Los “embotelladores” tratan de “desengancharse” de sus emociones dejándolas a un lado y tratando de seguir con otras actividades de su vida. El motivo suele ser que no son capaces de afrontar estas emociones difíciles con lo que se distraen de lo que sienten. O incluso, tienden a creer que sentir lo que sienten es algo que “no deben sentir” o que es un signo de debilidad. 

¿Eres o conoces a alguien que bloquee sus emociones?

Estas personas operan a nivel emocional tratando de racionalizar o bloquear prácticamente todas sus emociones en el trabajo, o en el ámbito personal. Es lo que yo llamo, en muchas ocasiones, estar en estado de “anestesia emocional”. No lo siento, no hay ningún problema entonces. 
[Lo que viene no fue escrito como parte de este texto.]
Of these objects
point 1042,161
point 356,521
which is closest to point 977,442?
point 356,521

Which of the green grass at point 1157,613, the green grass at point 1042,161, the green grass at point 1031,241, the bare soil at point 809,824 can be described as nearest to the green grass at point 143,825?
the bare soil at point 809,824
Siendo que a veces, en situaciones de urgencia a nivel emocional esta estrategia puede ayudarte. Cuando alguien tiene un accidente por ejemplo, hay personas que tienden a bloquear el susto y miedo inicial, para ser resolutivos en la situación (llamar a la ambulancia, atender a otros, etc). Posteriormente se permiten sentir el estrés y el miedo que causó esta situación grave. El problema es que si ésta es tu estrategia única a nivel emocional, ahí ya empieza a ser nada ágil emocionalmente. 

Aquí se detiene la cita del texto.